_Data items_
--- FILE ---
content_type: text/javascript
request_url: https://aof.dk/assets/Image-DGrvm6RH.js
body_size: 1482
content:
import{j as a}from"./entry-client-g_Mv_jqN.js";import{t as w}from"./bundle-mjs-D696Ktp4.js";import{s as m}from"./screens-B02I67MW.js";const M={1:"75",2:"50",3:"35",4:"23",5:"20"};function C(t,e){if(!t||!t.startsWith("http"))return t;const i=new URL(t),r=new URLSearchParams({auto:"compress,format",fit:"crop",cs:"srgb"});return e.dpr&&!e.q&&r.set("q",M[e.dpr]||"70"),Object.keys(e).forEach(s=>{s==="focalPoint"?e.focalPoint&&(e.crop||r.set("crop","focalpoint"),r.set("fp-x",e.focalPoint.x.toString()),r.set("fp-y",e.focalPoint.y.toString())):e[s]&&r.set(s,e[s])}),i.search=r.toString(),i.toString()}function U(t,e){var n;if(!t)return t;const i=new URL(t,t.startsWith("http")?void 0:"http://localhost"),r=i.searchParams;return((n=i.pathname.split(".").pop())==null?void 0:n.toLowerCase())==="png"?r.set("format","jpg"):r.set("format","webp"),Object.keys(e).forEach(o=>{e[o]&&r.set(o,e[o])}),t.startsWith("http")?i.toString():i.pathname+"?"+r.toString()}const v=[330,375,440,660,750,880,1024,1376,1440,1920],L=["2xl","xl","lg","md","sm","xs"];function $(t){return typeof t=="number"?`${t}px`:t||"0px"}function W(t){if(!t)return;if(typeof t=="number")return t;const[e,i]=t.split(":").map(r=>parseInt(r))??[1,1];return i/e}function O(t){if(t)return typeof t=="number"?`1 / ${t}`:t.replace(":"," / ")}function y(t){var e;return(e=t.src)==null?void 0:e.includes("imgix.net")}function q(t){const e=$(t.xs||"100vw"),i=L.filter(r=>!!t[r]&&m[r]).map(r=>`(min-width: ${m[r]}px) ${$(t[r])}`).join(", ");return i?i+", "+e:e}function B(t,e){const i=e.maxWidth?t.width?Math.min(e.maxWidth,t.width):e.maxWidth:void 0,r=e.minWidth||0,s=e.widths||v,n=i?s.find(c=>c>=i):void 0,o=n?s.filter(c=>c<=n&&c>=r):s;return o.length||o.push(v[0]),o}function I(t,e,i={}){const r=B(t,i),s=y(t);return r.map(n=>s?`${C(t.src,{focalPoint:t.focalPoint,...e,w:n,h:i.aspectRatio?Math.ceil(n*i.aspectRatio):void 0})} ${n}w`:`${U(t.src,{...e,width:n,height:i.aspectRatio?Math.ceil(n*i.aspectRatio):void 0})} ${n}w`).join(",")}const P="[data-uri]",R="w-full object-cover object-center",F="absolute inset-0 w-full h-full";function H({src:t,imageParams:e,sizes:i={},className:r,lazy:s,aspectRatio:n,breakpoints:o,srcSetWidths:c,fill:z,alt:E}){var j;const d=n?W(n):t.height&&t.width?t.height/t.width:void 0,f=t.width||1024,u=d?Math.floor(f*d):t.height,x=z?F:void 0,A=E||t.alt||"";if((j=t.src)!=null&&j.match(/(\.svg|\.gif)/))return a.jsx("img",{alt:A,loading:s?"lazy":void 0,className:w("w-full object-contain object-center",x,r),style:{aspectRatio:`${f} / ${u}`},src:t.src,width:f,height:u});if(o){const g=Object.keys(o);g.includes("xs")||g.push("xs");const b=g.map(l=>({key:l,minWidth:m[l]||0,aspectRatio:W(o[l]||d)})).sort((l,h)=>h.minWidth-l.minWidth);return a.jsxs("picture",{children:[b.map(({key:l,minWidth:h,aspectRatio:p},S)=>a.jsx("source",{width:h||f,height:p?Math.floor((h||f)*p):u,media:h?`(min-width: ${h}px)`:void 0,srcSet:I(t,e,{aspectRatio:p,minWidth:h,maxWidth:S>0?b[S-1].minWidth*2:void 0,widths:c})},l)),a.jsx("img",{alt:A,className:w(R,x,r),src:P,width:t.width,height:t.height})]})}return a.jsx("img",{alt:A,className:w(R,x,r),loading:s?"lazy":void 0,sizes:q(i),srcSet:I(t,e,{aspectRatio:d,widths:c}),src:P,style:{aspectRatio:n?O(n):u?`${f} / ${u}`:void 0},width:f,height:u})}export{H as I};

_WHAT YOU ARE ASKED TO DO_
Please make an exact copy of the entries, down to the last character.

_REPLY TO THE EXERCISE_
--- FILE ---
content_type: text/javascript
request_url: https://aof.dk/assets/Image-DGrvm6RH.js
body_size: 1482
content:
import{j as a}from"./entry-client-g_Mv_jqN.js";import{t as w}from"./bundle-mjs-D696Ktp4.js";import{s as m}from"./screens-B02I67MW.js";const M={1:"75",2:"50",3:"35",4:"23",5:"20"};function C(t,e){if(!t||!t.startsWith("http"))return t;const i=new URL(t),r=new URLSearchParams({auto:"compress,format",fit:"crop",cs:"srgb"});return e.dpr&&!e.q&&r.set("q",M[e.dpr]||"70"),Object.keys(e).forEach(s=>{s==="focalPoint"?e.focalPoint&&(e.crop||r.set("crop","focalpoint"),r.set("fp-x",e.focalPoint.x.toString()),r.set("fp-y",e.focalPoint.y.toString())):e[s]&&r.set(s,e[s])}),i.search=r.toString(),i.toString()}function U(t,e){var n;if(!t)return t;const i=new URL(t,t.startsWith("http")?void 0:"http://localhost"),r=i.searchParams;return((n=i.pathname.split(".").pop())==null?void 0:n.toLowerCase())==="png"?r.set("format","jpg"):r.set("format","webp"),Object.keys(e).forEach(o=>{e[o]&&r.set(o,e[o])}),t.startsWith("http")?i.toString():i.pathname+"?"+r.toString()}const v=[330,375,440,660,750,880,1024,1376,1440,1920],L=["2xl","xl","lg","md","sm","xs"];function $(t){return typeof t=="number"?`${t}px`:t||"0px"}function W(t){if(!t)return;if(typeof t=="number")return t;const[e,i]=t.split(":").map(r=>parseInt(r))??[1,1];return i/e}function O(t){if(t)return typeof t=="number"?`1 / ${t}`:t.replace(":"," / ")}function y(t){var e;return(e=t.src)==null?void 0:e.includes("imgix.net")}function q(t){const e=$(t.xs||"100vw"),i=L.filter(r=>!!t[r]&&m[r]).map(r=>`(min-width: ${m[r]}px) ${$(t[r])}`).join(", ");return i?i+", "+e:e}function B(t,e){const i=e.maxWidth?t.width?Math.min(e.maxWidth,t.width):e.maxWidth:void 0,r=e.minWidth||0,s=e.widths||v,n=i?s.find(c=>c>=i):void 0,o=n?s.filter(c=>c<=n&&c>=r):s;return o.length||o.push(v[0]),o}function I(t,e,i={}){const r=B(t,i),s=y(t);return r.map(n=>s?`${C(t.src,{focalPoint:t.focalPoint,...e,w:n,h:i.aspectRatio?Math.ceil(n*i.aspectRatio):void 0})} ${n}w`:`${U(t.src,{...e,width:n,height:i.aspectRatio?Math.ceil(n*i.aspectRatio):void 0})} ${n}w`).join(",")}const P="[data-uri]",R="w-full object-cover object-center",F="absolute inset-0 w-full h-full";function H({src:t,imageParams:e,sizes:i={},className:r,lazy:s,aspectRatio:n,breakpoints:o,srcSetWidths:c,fill:z,alt:E}){var j;const d=n?W(n):t.height&&t.width?t.height/t.width:void 0,f=t.width||1024,u=d?Math.floor(f*d):t.height,x=z?F:void 0,A=E||t.alt||"";if((j=t.src)!=null&&j.match(/(\.svg|\.gif)/))return a.jsx("img",{alt:A,loading:s?"lazy":void 0,className:w("w-full object-contain object-center",x,r),style:{aspectRatio:`${f} / ${u}`},src:t.src,width:f,height:u});if(o){const g=Object.keys(o);g.includes("xs")||g.push("xs");const b=g.map(l=>({key:l,minWidth:m[l]||0,aspectRatio:W(o[l]||d)})).sort((l,h)=>h.minWidth-l.minWidth);return a.jsxs("picture",{children:[b.map(({key:l,minWidth:h,aspectRatio:p},S)=>a.jsx("source",{width:h||f,height:p?Math.floor((h||f)*p):u,media:h?`(min-width: ${h}px)`:void 0,srcSet:I(t,e,{aspectRatio:p,minWidth:h,maxWidth:S>0?b[S-1].minWidth*2:void 0,widths:c})},l)),a.jsx("img",{alt:A,className:w(R,x,r),src:P,width:t.width,height:t.height})]})}return a.jsx("img",{alt:A,className:w(R,x,r),loading:s?"lazy":void 0,sizes:q(i),srcSet:I(t,e,{aspectRatio:d,widths:c}),src:P,style:{aspectRatio:n?O(n):u?`${f} / ${u}`:void 0},width:f,height:u})}export{H as I};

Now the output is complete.